> _TASK GOAL_:
Rewrite the material from the line containing "Which is nearest to the" through the end of the material, replacing "blossoms" with "flowers" and leaving everything else unchanged. Omit the pictures from your answer.
___ MATERIAL TO PROCESS
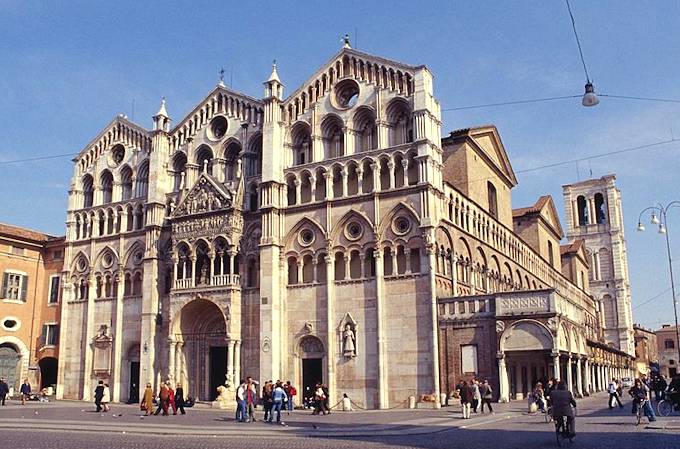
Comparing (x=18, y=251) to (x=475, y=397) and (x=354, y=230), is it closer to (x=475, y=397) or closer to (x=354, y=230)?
(x=354, y=230)

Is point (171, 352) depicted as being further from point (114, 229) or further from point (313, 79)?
point (313, 79)

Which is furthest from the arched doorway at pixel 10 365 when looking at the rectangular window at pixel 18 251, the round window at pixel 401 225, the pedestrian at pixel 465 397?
the pedestrian at pixel 465 397

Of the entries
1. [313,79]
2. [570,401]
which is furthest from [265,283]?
[570,401]

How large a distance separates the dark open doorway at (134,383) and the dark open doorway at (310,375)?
1219cm

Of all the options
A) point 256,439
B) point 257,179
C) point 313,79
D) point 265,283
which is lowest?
point 256,439

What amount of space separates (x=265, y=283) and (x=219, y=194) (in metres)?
6.94

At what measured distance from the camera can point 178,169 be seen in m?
47.2

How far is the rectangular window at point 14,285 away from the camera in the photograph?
49.9 metres

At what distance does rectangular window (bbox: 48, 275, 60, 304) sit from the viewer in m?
51.7

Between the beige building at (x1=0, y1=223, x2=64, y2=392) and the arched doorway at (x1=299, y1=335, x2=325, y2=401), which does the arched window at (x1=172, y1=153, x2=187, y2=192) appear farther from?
the arched doorway at (x1=299, y1=335, x2=325, y2=401)

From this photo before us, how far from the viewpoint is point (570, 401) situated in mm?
17578

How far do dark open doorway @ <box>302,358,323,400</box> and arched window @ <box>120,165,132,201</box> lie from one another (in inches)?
755

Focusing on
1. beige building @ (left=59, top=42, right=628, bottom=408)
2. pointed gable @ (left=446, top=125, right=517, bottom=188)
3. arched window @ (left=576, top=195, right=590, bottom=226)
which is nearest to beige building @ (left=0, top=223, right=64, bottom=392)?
beige building @ (left=59, top=42, right=628, bottom=408)

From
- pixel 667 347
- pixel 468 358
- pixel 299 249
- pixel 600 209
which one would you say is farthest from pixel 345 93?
pixel 667 347
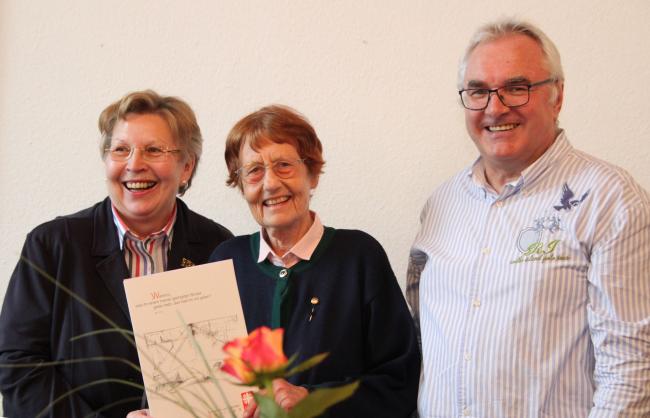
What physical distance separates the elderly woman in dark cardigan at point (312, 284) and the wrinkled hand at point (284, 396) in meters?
0.12

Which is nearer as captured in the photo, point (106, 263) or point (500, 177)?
point (500, 177)

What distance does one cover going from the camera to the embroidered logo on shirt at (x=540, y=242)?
5.76 ft

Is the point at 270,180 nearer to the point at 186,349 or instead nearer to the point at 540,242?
the point at 186,349

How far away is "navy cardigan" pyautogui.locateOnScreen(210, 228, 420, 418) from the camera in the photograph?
1.91 metres

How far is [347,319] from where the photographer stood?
194 cm

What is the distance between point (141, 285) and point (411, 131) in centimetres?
130

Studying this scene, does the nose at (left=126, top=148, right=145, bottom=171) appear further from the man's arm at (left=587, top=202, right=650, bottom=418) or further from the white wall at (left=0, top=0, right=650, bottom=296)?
the man's arm at (left=587, top=202, right=650, bottom=418)

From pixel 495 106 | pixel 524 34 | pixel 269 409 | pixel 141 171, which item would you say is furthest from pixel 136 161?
pixel 269 409

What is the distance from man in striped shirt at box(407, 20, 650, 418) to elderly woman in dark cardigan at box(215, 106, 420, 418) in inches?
4.1

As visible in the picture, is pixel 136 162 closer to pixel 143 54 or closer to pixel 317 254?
pixel 317 254

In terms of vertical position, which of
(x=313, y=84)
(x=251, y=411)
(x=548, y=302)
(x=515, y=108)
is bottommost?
(x=251, y=411)

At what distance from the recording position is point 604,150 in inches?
97.9

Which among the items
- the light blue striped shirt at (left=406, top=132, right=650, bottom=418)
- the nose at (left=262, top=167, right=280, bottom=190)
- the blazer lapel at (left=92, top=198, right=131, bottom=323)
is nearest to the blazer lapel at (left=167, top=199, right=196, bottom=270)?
the blazer lapel at (left=92, top=198, right=131, bottom=323)

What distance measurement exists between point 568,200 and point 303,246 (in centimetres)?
71
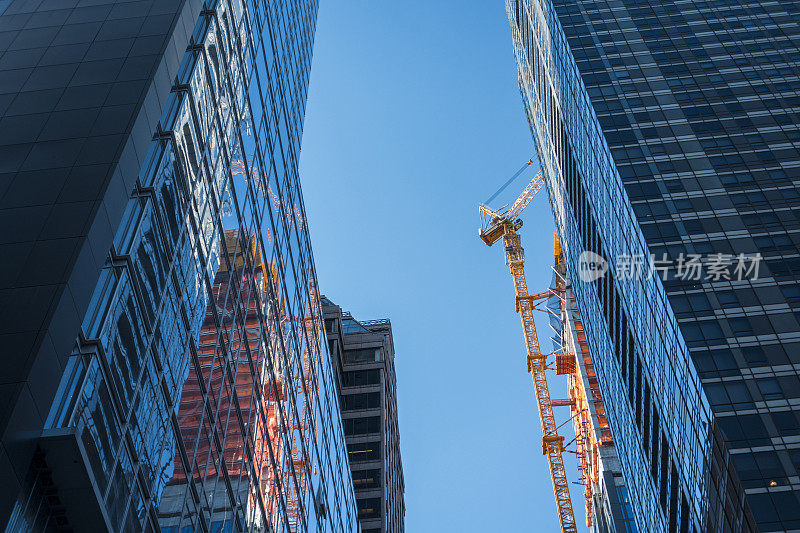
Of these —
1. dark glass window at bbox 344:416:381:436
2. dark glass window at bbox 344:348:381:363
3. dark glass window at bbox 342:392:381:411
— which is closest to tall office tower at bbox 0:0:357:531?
dark glass window at bbox 344:416:381:436

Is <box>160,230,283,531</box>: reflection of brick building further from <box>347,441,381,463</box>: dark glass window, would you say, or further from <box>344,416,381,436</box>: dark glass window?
<box>344,416,381,436</box>: dark glass window

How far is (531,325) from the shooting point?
16288 centimetres

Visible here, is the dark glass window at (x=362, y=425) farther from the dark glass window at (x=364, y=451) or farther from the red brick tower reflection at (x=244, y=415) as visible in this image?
the red brick tower reflection at (x=244, y=415)

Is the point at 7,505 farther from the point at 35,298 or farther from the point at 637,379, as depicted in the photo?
the point at 637,379

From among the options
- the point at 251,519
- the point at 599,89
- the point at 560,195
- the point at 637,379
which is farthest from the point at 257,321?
the point at 560,195

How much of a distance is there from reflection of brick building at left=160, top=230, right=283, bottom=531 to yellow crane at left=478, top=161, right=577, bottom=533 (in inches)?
4165

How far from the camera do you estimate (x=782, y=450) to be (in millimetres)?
54469

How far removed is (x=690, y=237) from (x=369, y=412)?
166 feet

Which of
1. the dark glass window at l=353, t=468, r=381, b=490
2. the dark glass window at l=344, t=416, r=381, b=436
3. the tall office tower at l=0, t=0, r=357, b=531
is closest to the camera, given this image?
the tall office tower at l=0, t=0, r=357, b=531

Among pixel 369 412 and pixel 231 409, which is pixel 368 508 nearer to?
pixel 369 412

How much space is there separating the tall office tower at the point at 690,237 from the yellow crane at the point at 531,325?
31.5m

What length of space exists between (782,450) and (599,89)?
46.5 meters

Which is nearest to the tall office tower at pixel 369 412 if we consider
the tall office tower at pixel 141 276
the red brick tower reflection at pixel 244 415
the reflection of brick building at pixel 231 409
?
the red brick tower reflection at pixel 244 415

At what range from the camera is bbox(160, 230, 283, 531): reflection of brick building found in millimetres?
27109
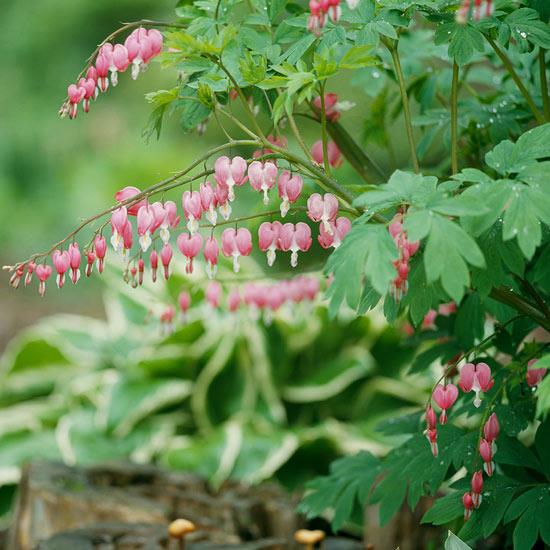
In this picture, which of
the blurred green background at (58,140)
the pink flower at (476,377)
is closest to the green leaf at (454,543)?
the pink flower at (476,377)

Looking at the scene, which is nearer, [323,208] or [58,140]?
[323,208]

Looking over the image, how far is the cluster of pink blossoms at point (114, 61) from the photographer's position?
192 cm

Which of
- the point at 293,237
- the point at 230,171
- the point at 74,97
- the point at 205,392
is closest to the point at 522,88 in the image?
______
> _CORRECT OUTPUT_:
Which is nearest to the tall office tower at pixel 369 412 if we consider
the tall office tower at pixel 141 276
the red brick tower reflection at pixel 244 415
the reflection of brick building at pixel 231 409
?
the red brick tower reflection at pixel 244 415

At what range from the camera is bbox(160, 230, 283, 531): reflection of brick building found in millimetres?
27109
In this picture, which of
the blurred green background at (58,140)
the pink flower at (476,377)
is closest to the green leaf at (454,543)?
the pink flower at (476,377)

Looking at the scene, which is nearer, [323,208] or [58,140]?
[323,208]

Looking over the image, how far is the cluster of pink flowers at point (114, 61) from the photographer's position?
192 cm

Which of
- the point at 293,237
- the point at 230,171
- the point at 74,97
- the point at 205,392
is closest to the point at 522,88 in the image?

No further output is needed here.